Abadía cisterciense Santa María de Huerta, 22 de septiembre de 2023
Las beguinas (el componente masculino, menos numeroso y relevante, estaba constituido por los begardos) eran mujeres muy espirituales pero no religiosas, en el sentido de que no formaban parte, repudiándolo incluso, del estamento de la Iglesia Católica, dominada por hombres, y a la que llamaban, haciéndola de menos, «iglesia pequeña». Eran extremadamente caritativas, atendiendo a menesterosos y enfermos. Se agrupaban entre ellas pero sin adquirir votos; es decir, no eran monjas, sí castas y pobres, aunque no gazmoñas sexualmente. Si bien algunas procedían de la nobleza, vivían, sin embargo, humildemente y podían dejar de ser beguinas cuando quisieran.

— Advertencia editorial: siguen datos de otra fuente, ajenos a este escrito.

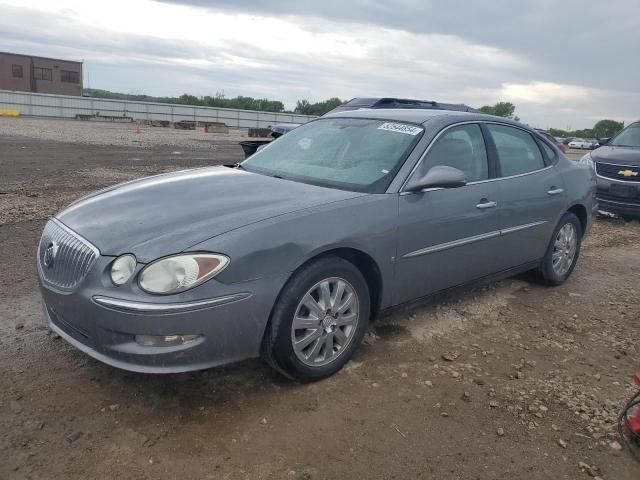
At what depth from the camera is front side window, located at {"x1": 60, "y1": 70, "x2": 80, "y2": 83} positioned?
66.3 m

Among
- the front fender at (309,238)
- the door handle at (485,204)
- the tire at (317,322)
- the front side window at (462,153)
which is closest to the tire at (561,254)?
the door handle at (485,204)

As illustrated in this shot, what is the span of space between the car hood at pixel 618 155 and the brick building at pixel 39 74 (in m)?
68.3

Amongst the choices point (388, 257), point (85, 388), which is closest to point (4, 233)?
point (85, 388)

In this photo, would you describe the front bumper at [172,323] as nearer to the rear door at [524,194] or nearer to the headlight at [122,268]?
the headlight at [122,268]

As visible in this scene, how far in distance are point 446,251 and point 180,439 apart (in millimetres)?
2185

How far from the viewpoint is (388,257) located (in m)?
3.50

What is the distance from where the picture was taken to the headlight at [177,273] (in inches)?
106

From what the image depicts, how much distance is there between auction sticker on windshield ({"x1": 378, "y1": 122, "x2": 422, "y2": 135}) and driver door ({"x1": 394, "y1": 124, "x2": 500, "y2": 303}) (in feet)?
0.54

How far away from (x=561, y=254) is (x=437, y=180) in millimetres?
2401

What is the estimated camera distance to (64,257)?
299cm

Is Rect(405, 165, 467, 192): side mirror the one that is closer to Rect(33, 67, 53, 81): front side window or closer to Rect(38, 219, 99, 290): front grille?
Rect(38, 219, 99, 290): front grille

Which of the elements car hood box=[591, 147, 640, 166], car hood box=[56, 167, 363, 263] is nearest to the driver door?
car hood box=[56, 167, 363, 263]

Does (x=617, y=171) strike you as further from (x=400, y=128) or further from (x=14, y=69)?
(x=14, y=69)

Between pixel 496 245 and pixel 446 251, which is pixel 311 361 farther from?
pixel 496 245
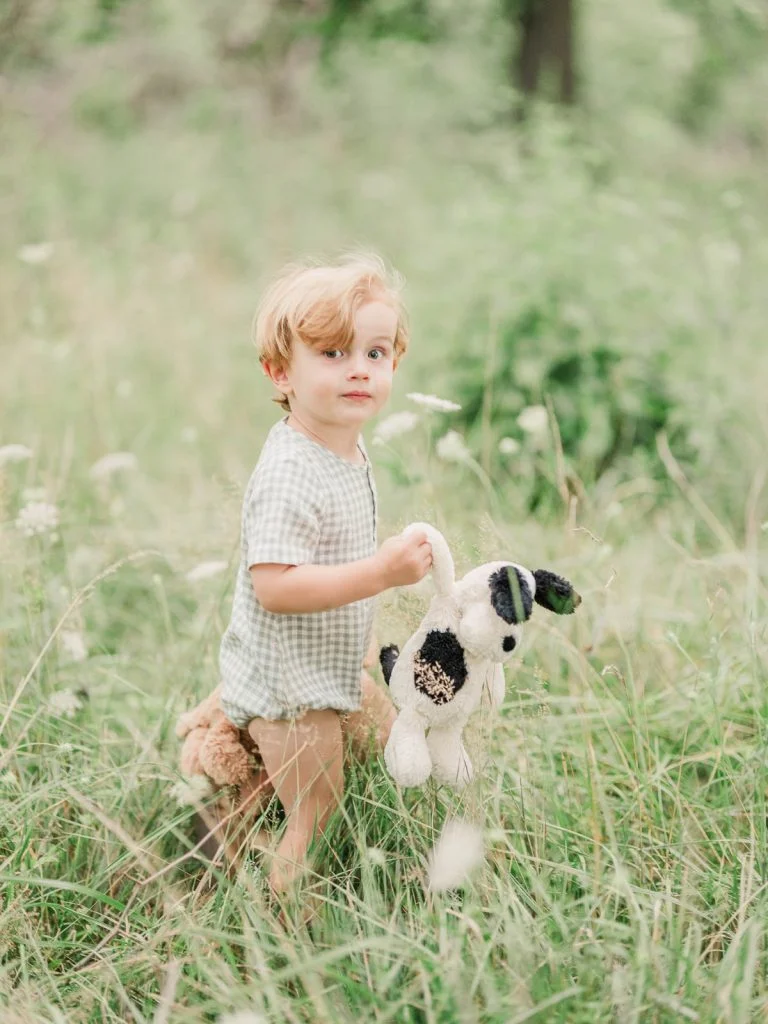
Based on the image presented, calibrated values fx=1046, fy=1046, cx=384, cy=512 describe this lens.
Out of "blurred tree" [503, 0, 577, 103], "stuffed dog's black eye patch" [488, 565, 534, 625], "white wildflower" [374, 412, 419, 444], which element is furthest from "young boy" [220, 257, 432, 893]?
"blurred tree" [503, 0, 577, 103]

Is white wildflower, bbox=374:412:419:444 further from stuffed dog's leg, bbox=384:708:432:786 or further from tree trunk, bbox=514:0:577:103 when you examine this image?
tree trunk, bbox=514:0:577:103

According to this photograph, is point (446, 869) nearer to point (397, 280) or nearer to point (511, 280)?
point (397, 280)

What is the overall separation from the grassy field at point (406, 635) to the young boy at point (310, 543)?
11 cm

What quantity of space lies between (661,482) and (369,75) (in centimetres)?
973

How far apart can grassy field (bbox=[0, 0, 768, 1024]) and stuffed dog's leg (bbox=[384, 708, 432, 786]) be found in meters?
0.10

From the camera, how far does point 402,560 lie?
1.55 m

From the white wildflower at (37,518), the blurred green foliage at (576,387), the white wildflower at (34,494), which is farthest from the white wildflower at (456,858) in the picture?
the blurred green foliage at (576,387)

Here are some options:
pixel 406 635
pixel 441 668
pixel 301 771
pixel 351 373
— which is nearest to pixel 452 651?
pixel 441 668

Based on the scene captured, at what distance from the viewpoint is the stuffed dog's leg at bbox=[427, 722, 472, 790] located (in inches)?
67.6

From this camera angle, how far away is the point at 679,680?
7.84 feet

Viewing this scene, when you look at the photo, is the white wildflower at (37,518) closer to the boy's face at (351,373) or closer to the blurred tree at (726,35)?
the boy's face at (351,373)

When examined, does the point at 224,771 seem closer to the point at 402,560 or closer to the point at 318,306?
the point at 402,560

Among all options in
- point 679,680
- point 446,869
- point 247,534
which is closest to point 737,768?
point 679,680

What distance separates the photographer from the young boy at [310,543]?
1.63 metres
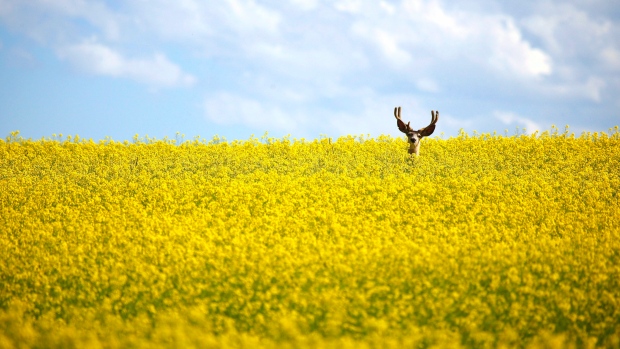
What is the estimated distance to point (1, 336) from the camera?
8.34 m

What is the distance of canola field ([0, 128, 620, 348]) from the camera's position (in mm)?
8445

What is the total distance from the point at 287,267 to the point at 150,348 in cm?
310

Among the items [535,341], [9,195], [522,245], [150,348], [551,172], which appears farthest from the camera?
[551,172]

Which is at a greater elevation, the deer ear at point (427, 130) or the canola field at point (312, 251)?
the deer ear at point (427, 130)

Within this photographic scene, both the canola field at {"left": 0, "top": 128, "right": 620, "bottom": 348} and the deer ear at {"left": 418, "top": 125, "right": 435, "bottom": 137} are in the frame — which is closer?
the canola field at {"left": 0, "top": 128, "right": 620, "bottom": 348}

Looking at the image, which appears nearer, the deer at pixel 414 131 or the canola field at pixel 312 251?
the canola field at pixel 312 251

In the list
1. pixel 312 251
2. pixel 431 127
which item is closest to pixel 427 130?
pixel 431 127

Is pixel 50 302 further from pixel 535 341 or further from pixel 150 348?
pixel 535 341

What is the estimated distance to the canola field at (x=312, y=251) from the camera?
27.7 feet

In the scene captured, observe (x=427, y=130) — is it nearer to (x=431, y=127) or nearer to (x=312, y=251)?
(x=431, y=127)

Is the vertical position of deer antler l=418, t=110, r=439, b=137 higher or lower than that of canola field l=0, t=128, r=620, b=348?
higher

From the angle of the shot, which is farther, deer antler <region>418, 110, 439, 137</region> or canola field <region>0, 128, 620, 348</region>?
deer antler <region>418, 110, 439, 137</region>

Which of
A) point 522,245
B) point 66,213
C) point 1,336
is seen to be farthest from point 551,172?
point 1,336

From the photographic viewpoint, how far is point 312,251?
35.3 feet
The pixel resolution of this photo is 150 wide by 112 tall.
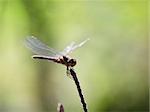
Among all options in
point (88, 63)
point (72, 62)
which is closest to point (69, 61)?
point (72, 62)

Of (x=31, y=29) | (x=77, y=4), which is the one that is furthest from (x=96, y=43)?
(x=31, y=29)

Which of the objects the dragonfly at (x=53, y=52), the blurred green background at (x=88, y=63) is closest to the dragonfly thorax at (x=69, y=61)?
the dragonfly at (x=53, y=52)

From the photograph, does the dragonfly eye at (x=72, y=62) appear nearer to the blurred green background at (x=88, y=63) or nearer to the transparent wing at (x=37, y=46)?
the transparent wing at (x=37, y=46)

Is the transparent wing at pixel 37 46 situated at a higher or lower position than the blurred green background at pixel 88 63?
lower

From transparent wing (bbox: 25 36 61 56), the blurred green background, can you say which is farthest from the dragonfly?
the blurred green background

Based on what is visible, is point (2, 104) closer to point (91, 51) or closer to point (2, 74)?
point (2, 74)

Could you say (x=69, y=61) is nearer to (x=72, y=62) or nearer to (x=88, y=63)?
(x=72, y=62)

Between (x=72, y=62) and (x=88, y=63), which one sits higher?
(x=88, y=63)

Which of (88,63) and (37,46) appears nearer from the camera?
(37,46)
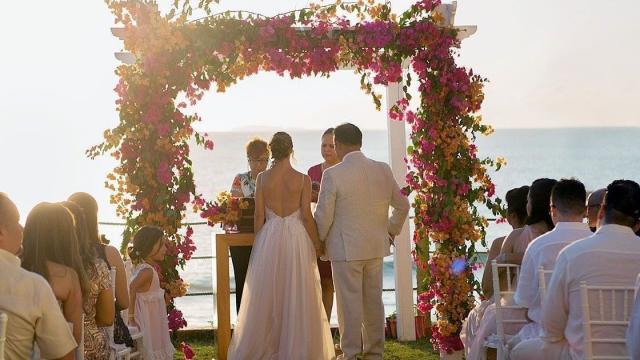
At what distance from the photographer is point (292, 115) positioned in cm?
5703

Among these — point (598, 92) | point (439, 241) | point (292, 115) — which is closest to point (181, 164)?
point (439, 241)

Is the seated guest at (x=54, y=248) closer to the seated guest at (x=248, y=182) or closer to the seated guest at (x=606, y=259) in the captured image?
the seated guest at (x=606, y=259)

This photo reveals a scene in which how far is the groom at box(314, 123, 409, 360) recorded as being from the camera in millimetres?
8492

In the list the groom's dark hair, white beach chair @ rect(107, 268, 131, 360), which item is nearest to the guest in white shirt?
white beach chair @ rect(107, 268, 131, 360)

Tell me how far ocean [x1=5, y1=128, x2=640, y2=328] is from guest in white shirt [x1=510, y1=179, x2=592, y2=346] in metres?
23.5

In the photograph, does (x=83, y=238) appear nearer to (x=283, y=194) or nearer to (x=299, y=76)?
(x=283, y=194)

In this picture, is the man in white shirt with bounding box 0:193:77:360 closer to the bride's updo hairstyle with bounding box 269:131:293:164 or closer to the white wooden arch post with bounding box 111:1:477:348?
the bride's updo hairstyle with bounding box 269:131:293:164

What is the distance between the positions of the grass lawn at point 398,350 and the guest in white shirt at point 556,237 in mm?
3589

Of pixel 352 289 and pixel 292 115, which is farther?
pixel 292 115

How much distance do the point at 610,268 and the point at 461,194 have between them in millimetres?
4062

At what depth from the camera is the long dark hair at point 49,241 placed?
5059 millimetres

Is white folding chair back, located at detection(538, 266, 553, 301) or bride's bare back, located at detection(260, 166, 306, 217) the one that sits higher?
bride's bare back, located at detection(260, 166, 306, 217)

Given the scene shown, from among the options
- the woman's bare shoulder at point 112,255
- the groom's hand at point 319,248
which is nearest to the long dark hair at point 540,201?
the woman's bare shoulder at point 112,255

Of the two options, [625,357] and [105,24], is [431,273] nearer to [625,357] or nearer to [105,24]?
[105,24]
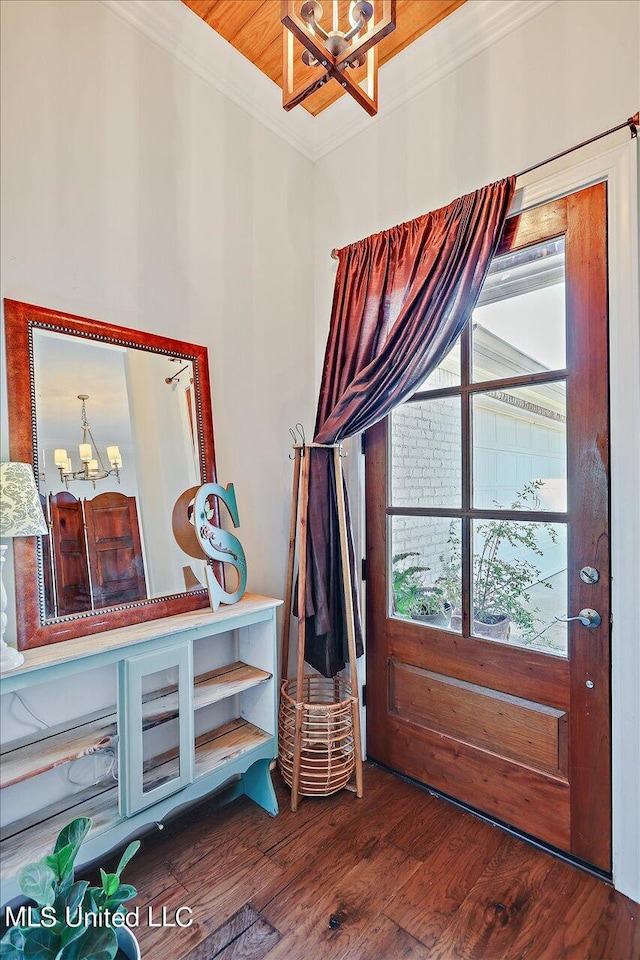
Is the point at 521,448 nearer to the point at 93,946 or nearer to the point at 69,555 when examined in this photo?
the point at 69,555

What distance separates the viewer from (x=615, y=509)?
5.05 feet

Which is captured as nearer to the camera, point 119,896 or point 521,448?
point 119,896

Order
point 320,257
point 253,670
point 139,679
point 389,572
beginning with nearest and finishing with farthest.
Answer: point 139,679 < point 253,670 < point 389,572 < point 320,257

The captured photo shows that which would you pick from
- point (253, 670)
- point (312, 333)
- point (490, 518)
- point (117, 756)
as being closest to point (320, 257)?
point (312, 333)

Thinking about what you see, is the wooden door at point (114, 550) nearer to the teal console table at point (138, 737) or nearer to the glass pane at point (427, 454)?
the teal console table at point (138, 737)

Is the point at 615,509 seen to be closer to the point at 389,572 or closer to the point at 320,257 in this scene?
the point at 389,572

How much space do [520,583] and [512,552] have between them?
0.12m

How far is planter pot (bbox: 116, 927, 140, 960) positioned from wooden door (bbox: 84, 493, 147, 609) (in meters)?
0.86

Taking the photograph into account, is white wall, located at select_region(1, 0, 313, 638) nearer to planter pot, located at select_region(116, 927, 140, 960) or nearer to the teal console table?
the teal console table

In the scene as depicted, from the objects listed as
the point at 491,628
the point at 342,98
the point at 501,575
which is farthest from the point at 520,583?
the point at 342,98

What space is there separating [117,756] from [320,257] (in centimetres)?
233

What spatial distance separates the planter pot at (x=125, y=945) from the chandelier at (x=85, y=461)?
1.22 metres

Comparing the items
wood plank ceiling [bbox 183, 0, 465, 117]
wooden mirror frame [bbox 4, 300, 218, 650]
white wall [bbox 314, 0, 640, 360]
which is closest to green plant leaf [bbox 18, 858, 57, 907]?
wooden mirror frame [bbox 4, 300, 218, 650]

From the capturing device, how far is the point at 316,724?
1.92 m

Fueron precursoras del feminismo. Hasta el punto de que no nombraban a Dios con el masculino habitual, pero sin decir Diosa, ni Diose (jeje), sino con el apelativo Dama Amor. Albino Luciani, quien, con el nombre de Juan Pablo I gozó, hasta que lo envenenaron, de un papado de tan sólo 30 días, provocó mucho escándalo cuando dijo que Dios era Padre y Madre. El poder eclesial, naturalmente, recelaba de ellas. Las beguinas fueron conformando las tendencias místicas que culminaron con esplendor en el siglo XIV. Su nombre viene, o bien del color ‘beige’ de su sayo, aunque, como decimos, no pertenecían a una institución monacal, o procede del vocablo del antiguo alemán beggen, que significaba ‘pedir’. Efectivamente, eran postulantes, aunque también se dedicaban al trabajo manual, siendo sastras o bordadoras, o dando clase a niñas pobres. Con todo, eran más contemplativas que activas. Avanzaron, además, ideas propias de la Reforma Protestante con más de dos siglos de adelanto. Lutero precisamente defendió, según me señala un pastor evangélico buen amigo mío, que él no estaba trayendo ninguna novedad sino recuperando mensajes antiguos del cristianismo. Las beguinas poseían un pensamiento o, mejor dicho, sentimiento, que hoy denominaríamos nietzscheano, por el cual afearon la moral oficial del cristianismo. No obstante, sería muy injusto tacharlas de heterodoxas.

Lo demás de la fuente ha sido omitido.